** Opening RECORDS FOR PROCESSING block **

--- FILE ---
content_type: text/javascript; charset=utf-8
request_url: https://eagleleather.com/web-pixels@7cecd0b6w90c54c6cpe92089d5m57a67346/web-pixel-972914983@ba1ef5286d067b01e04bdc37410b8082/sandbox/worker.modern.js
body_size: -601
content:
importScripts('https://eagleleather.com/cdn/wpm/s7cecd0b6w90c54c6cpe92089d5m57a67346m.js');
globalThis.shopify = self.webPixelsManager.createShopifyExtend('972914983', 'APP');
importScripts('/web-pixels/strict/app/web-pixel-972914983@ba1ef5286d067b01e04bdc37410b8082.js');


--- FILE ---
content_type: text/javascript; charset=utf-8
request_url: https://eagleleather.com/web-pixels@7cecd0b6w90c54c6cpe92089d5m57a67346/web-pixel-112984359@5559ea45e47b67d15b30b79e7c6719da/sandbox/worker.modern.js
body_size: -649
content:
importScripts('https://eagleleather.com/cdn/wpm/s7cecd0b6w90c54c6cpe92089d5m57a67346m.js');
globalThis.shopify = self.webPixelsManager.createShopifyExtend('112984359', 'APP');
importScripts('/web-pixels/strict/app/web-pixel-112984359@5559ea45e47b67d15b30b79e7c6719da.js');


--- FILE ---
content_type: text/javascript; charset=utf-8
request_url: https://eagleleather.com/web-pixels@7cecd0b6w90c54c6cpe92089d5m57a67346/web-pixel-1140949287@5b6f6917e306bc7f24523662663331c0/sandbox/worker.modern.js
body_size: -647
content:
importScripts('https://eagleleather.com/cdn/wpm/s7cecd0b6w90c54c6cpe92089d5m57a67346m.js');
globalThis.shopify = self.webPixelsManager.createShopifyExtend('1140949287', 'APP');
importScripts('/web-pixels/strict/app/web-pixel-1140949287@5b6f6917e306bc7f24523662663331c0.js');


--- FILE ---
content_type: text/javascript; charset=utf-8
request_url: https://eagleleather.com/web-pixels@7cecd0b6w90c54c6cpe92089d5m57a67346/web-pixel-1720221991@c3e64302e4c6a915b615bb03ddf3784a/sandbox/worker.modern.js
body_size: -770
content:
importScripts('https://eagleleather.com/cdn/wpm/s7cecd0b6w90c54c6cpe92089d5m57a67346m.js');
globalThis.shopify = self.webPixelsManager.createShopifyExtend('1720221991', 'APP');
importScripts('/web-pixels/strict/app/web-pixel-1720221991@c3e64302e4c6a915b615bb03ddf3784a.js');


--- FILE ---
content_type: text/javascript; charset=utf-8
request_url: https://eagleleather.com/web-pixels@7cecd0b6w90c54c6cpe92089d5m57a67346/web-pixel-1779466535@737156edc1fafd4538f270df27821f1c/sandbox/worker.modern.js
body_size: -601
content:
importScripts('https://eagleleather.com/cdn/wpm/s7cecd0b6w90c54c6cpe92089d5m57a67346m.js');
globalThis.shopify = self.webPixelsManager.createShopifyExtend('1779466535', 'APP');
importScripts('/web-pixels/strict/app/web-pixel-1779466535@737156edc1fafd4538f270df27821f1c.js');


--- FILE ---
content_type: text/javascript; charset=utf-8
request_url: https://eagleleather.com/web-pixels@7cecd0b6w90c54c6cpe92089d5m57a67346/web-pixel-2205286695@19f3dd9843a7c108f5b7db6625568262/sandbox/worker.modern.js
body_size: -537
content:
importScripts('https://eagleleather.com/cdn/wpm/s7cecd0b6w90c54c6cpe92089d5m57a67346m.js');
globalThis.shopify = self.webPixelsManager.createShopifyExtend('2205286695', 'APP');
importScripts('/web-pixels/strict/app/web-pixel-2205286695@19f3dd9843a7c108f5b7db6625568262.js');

** Closing RECORDS FOR PROCESSING block **

THE PROBLEM: Repeat, word for word, every line from the line that contains "body_size: -537" to the end of the entries; include both of those lines and no others.

SOLUTION TO THE PROBLEM:
body_size: -537
content:
importScripts('https://eagleleather.com/cdn/wpm/s7cecd0b6w90c54c6cpe92089d5m57a67346m.js');
globalThis.shopify = self.webPixelsManager.createShopifyExtend('2205286695', 'APP');
importScripts('/web-pixels/strict/app/web-pixel-2205286695@19f3dd9843a7c108f5b7db6625568262.js');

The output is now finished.